**What you need to do:**
**a)** Decide whether each statement agrees with the passage on psychology books, answering yes or no and quoting the deciding words: (i) Chambers claims that psychologists routinely torture statistics until they give the desired outcome. (ii) Nick Chater holds that the mind has real hidden depths full of motives. (iii) The passage recommends the first book to anyone planning to study psychology at university.
**b)** Write out the passage on psychology books from "Psychologists, Chambers claims, are" up to and including "psychology at university.", keeping its wording unchanged.

**Passage:**
--------------------

Psychology likes to think of itself as a rigorous science. We like to think that we are employing the same scientific methodology that has proven to be so successful in the physical sciences. This book explains the ways in which we may be deluding ourselves, and promotes an agenda for change.
Psychologists, Chambers claims, are routinely torturing statistics until they give the desired outcome. This, along with publication bias, means that the textbooks are riddled with type 1 errors: false positives.
Also, the public can’t read the psychology that it has paid for. Have you ever clicked on a link to a psychology paper only to discover that the full text of the article is behind a paywall? The scandal is that we have already paid, via our taxes, for the article to be written, and now we are being asked to pay again to read it.
This book is going to be – or should be – really influential in the coming years. Put it high on your reading list if you plan on studying psychology at university.
Nick Chater believes that the “hidden depths” of the mind are illusory. If we perceive our actions to have motivation, or suppose ourselves to have beliefs and desires, then we are wrong. He holds that we generate our beliefs, values, and actions as we go along.
“Thoughts, like fiction, come into existence in the instant that they are invented and not a moment before. The sense that behaviour is merely the surface of a vast sea, immeasurably deep and teeming with inner motives, beliefs and desires is a conjuring trick played by our minds. The truth is not that the depths are empty, or even shallow, but that the mind is flat: the surface is all there is.”

--------------------

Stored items
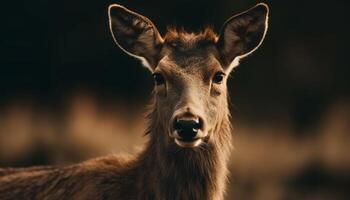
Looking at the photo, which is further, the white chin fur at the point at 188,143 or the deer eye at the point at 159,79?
the deer eye at the point at 159,79

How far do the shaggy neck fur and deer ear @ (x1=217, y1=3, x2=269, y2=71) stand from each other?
0.66 metres

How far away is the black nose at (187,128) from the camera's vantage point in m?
8.22

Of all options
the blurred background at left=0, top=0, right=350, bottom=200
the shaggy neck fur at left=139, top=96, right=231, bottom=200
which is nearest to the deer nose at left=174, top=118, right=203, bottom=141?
the shaggy neck fur at left=139, top=96, right=231, bottom=200

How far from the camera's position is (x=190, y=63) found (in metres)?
8.91

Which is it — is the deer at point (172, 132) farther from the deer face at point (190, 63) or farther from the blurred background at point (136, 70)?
the blurred background at point (136, 70)

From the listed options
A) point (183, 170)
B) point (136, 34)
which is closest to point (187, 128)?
point (183, 170)

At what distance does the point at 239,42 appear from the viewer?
9.36m

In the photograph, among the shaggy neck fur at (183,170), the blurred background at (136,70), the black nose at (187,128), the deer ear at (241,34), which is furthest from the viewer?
the blurred background at (136,70)

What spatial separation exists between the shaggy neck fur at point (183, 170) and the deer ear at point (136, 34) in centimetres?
63

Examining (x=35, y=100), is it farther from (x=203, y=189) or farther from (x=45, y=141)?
(x=203, y=189)

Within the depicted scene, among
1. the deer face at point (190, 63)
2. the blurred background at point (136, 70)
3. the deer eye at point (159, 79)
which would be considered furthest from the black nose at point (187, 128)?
the blurred background at point (136, 70)

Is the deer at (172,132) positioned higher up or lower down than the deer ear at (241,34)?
lower down

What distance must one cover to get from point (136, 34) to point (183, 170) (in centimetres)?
131

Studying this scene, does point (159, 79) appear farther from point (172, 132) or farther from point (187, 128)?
point (187, 128)
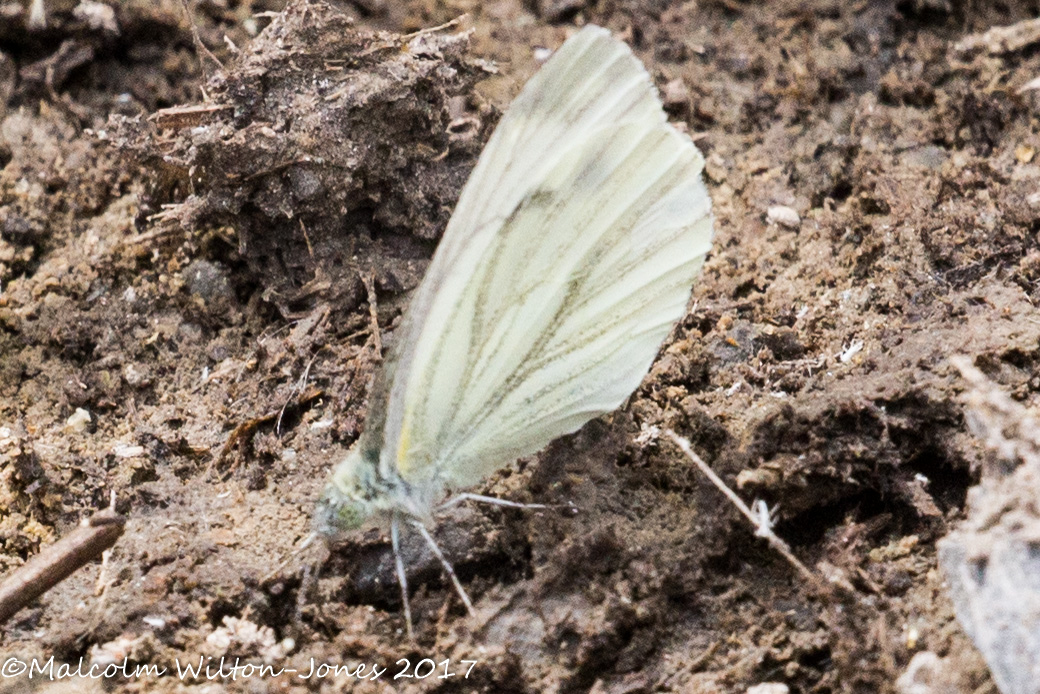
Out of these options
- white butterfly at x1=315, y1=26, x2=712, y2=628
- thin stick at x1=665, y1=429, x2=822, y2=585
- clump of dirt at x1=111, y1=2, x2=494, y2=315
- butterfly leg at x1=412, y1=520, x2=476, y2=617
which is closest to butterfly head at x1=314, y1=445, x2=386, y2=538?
white butterfly at x1=315, y1=26, x2=712, y2=628

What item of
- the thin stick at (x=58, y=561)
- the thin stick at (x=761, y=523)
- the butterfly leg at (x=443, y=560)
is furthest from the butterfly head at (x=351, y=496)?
the thin stick at (x=761, y=523)

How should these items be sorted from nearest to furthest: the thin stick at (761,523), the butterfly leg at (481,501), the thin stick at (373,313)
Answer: the thin stick at (761,523) < the butterfly leg at (481,501) < the thin stick at (373,313)

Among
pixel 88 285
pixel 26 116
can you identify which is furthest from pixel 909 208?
pixel 26 116

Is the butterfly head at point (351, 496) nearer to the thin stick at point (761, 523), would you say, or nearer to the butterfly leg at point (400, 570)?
the butterfly leg at point (400, 570)

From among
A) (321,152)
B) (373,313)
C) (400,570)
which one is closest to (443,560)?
(400,570)

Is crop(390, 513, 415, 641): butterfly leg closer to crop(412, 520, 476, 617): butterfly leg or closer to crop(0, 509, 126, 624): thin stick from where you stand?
crop(412, 520, 476, 617): butterfly leg

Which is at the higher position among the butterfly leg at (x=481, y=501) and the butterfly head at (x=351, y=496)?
the butterfly head at (x=351, y=496)

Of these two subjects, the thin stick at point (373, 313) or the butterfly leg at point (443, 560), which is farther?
the thin stick at point (373, 313)
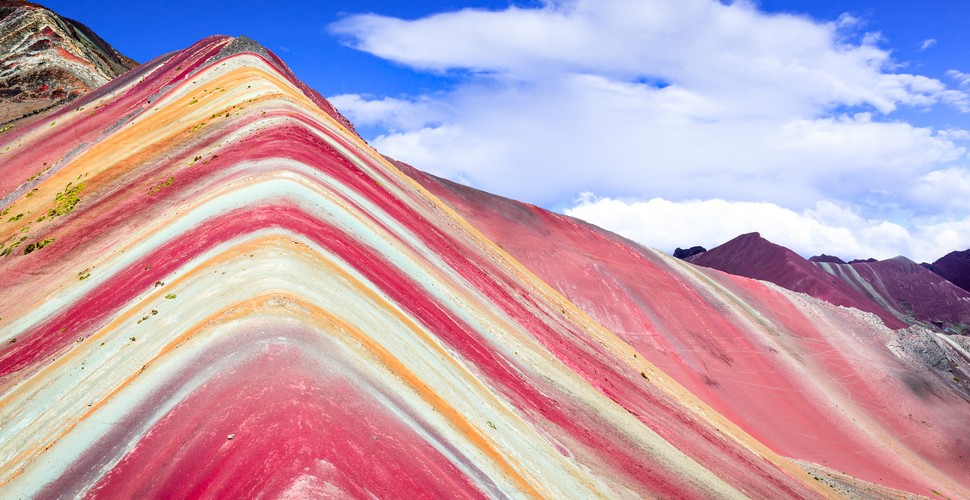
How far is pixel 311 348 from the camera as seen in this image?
40.3ft

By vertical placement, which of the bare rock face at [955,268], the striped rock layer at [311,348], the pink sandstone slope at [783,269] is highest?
the bare rock face at [955,268]

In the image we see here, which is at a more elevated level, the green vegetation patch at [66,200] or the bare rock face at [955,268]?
the bare rock face at [955,268]

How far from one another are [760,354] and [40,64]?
69.3 m

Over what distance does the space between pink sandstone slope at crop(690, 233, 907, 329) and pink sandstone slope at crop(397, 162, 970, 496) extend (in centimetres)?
4700

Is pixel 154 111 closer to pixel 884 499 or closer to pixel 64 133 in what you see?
pixel 64 133

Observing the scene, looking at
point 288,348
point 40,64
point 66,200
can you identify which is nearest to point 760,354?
point 66,200

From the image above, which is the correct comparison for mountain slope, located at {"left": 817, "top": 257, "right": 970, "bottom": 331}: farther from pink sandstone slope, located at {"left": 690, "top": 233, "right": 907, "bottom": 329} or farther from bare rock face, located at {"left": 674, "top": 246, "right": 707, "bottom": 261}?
bare rock face, located at {"left": 674, "top": 246, "right": 707, "bottom": 261}

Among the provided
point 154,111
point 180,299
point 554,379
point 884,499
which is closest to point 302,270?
point 180,299

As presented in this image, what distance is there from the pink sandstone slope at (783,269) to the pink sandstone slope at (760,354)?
154 ft

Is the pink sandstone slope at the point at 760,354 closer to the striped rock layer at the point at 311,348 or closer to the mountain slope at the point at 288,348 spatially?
the striped rock layer at the point at 311,348

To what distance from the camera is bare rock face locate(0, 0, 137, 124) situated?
6597 cm

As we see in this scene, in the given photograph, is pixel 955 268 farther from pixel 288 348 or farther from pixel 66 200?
pixel 288 348

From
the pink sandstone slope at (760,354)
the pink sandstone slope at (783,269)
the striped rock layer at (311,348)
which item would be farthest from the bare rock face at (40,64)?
the pink sandstone slope at (783,269)

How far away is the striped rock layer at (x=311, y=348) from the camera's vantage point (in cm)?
1077
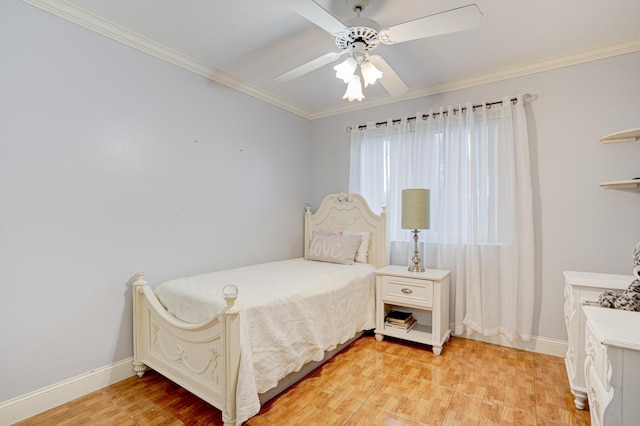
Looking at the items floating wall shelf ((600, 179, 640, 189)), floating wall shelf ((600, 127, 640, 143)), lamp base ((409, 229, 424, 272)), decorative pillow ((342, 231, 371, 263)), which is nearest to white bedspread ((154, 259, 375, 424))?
decorative pillow ((342, 231, 371, 263))

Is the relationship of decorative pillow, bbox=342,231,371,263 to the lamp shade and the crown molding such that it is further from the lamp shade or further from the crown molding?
the crown molding

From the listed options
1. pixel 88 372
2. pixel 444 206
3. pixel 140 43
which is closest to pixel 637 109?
pixel 444 206

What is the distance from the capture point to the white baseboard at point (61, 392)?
1.74m

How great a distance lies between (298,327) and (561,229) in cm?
230

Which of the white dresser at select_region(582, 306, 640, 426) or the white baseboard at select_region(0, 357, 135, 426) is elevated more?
the white dresser at select_region(582, 306, 640, 426)

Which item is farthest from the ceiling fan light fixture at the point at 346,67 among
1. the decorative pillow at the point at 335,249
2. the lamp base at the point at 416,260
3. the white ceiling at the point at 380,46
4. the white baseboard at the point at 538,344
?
the white baseboard at the point at 538,344

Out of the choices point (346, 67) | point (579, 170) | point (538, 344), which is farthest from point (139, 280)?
point (579, 170)

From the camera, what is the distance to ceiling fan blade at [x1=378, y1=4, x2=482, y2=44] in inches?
56.6

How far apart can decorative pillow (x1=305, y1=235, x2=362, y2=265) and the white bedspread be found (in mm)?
235

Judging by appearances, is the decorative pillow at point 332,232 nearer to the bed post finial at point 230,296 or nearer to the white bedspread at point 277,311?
the white bedspread at point 277,311

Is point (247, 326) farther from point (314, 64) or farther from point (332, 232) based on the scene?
point (332, 232)

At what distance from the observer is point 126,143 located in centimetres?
224

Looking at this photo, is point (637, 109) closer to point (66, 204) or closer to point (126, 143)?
point (126, 143)

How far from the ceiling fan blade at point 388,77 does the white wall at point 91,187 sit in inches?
63.0
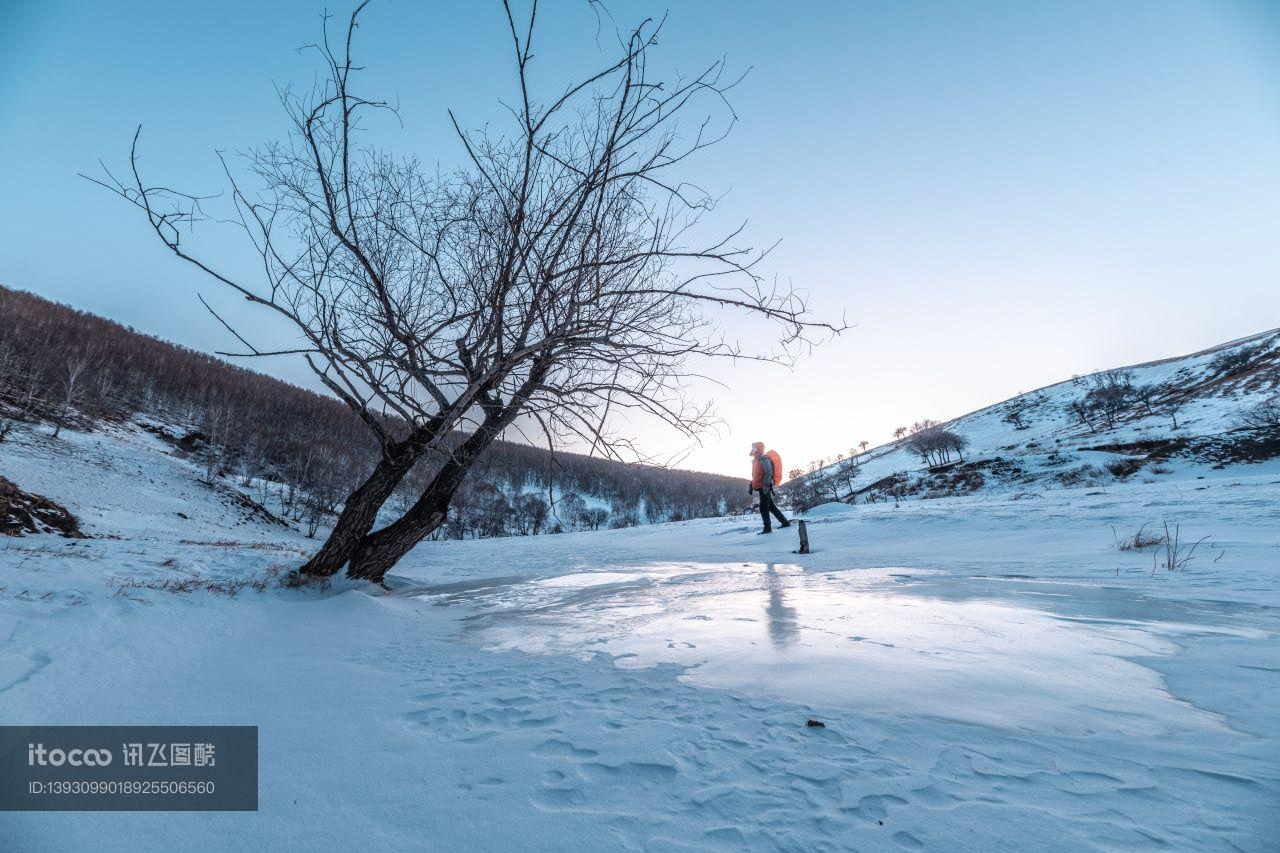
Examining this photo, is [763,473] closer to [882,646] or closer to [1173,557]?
[1173,557]

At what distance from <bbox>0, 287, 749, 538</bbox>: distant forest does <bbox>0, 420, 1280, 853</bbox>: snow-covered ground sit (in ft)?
58.6

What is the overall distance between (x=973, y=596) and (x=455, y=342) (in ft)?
16.4

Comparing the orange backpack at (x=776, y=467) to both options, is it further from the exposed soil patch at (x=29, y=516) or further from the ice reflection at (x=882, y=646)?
the exposed soil patch at (x=29, y=516)

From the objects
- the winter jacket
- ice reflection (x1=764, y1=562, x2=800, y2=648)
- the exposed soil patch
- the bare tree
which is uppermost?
the bare tree

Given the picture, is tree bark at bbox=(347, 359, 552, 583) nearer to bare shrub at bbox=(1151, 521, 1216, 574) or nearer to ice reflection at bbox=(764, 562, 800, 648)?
ice reflection at bbox=(764, 562, 800, 648)

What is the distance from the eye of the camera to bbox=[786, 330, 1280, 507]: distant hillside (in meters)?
24.1

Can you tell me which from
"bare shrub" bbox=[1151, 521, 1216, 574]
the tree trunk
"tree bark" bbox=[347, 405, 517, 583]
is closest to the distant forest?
"tree bark" bbox=[347, 405, 517, 583]

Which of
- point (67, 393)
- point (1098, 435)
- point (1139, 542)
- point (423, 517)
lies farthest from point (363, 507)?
point (67, 393)

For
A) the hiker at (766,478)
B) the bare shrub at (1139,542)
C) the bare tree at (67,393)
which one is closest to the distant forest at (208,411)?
the bare tree at (67,393)

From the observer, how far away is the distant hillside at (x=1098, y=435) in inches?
949

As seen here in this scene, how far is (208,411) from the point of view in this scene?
5309cm

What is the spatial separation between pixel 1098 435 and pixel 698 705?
45.6 m

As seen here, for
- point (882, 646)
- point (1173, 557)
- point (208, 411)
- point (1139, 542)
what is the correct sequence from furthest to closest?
point (208, 411)
point (1139, 542)
point (1173, 557)
point (882, 646)

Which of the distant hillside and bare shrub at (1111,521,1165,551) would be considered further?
the distant hillside
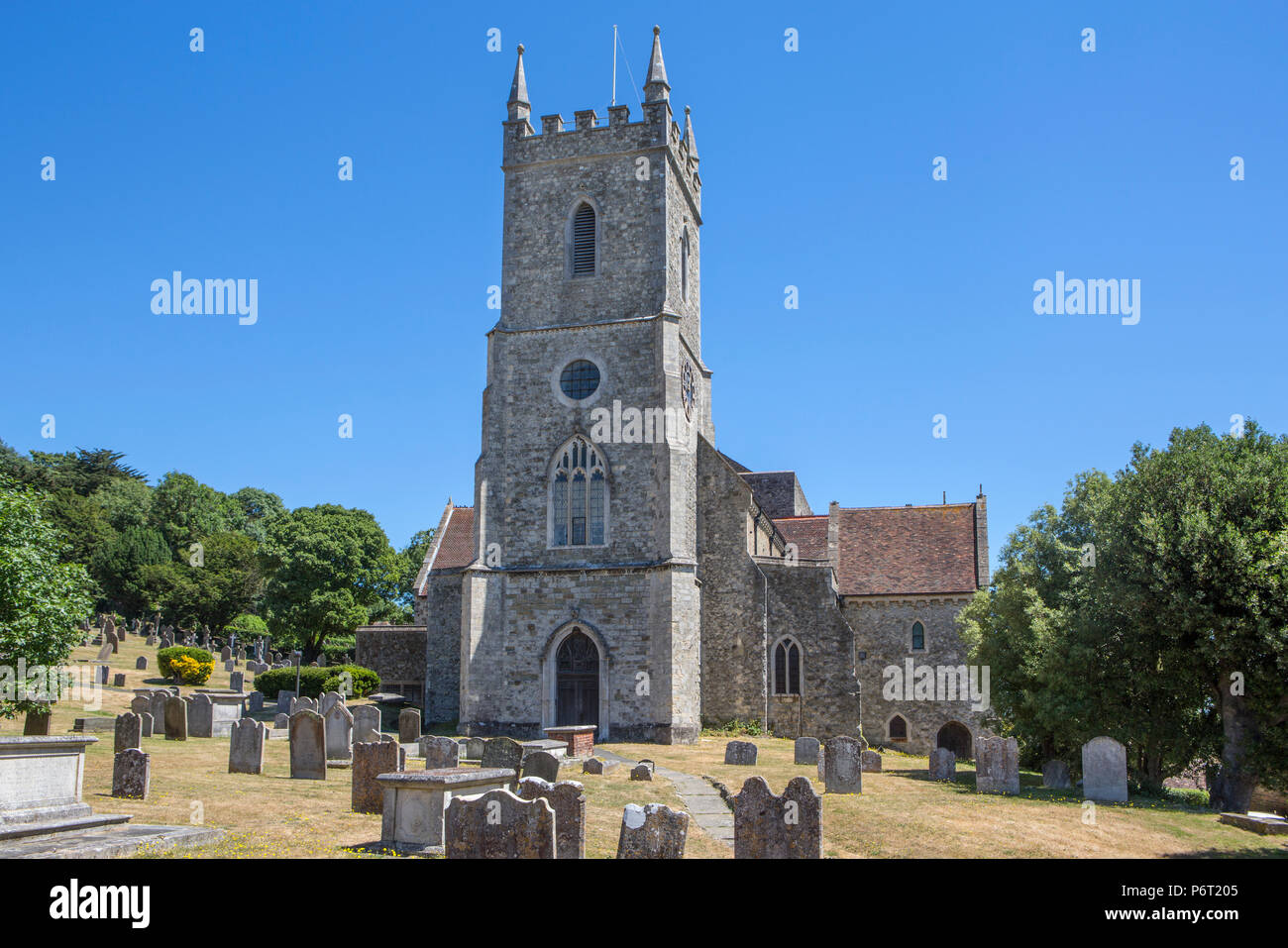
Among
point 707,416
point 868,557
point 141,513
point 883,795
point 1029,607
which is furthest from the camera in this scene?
point 141,513

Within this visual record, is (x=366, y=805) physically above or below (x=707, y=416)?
below

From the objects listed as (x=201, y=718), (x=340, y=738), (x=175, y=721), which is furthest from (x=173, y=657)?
(x=340, y=738)

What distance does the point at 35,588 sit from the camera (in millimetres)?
18469

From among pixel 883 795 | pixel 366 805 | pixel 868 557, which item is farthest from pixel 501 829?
pixel 868 557

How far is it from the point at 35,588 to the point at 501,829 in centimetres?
1363

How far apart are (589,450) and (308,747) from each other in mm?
15456

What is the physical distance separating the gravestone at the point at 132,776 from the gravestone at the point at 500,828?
6753 mm

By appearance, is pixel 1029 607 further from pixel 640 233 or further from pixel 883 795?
pixel 640 233

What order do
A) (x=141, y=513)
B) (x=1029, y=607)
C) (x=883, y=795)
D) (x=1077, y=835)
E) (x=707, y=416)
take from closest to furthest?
(x=1077, y=835)
(x=883, y=795)
(x=1029, y=607)
(x=707, y=416)
(x=141, y=513)

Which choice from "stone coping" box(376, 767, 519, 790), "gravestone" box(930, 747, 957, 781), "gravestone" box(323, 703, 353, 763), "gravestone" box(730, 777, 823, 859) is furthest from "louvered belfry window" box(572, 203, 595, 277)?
"gravestone" box(730, 777, 823, 859)

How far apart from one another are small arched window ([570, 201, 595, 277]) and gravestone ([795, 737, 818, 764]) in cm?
1654

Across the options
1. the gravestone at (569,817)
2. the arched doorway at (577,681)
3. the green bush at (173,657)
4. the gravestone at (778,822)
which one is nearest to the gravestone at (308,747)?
the gravestone at (569,817)

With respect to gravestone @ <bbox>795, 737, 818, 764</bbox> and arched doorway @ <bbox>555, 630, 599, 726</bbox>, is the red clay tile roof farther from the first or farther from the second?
gravestone @ <bbox>795, 737, 818, 764</bbox>

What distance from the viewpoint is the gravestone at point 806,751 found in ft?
77.5
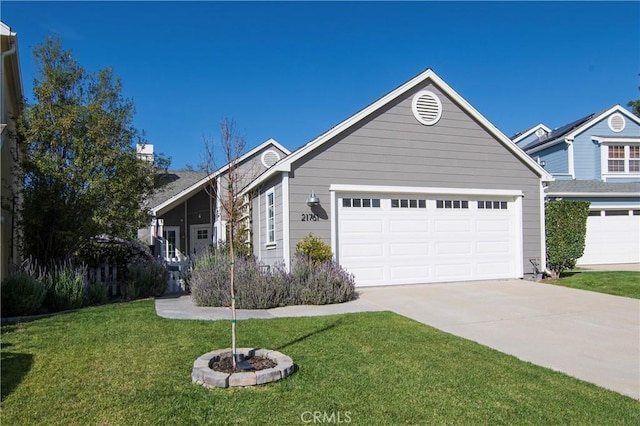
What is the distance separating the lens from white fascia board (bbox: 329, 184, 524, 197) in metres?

--------------------

**Solutions below:**
**a)**
(i) Yes: "Psychologists, Chambers claims, are routinely torturing statistics until they give the desired outcome."
(ii) No: "Nick Chater believes that the “hidden depths” of the mind are illusory."
(iii) Yes: "Put it high on your reading list if you plan on studying psychology at university."

**b)**
Psychologists, Chambers claims, are routinely torturing statistics until they give the desired outcome. This, along with publication bias, means that the textbooks are riddled with type 1 errors: false positives.
Also, the public can’t read the psychology that it has paid for. Have you ever clicked on a link to a psychology paper only to discover that the full text of the article is behind a paywall? The scandal is that we have already paid, via our taxes, for the article to be written, and now we are being asked to pay again to read it.
This book is going to be – or should be – really influential in the coming years. Put it high on your reading list if you plan on studying psychology at university.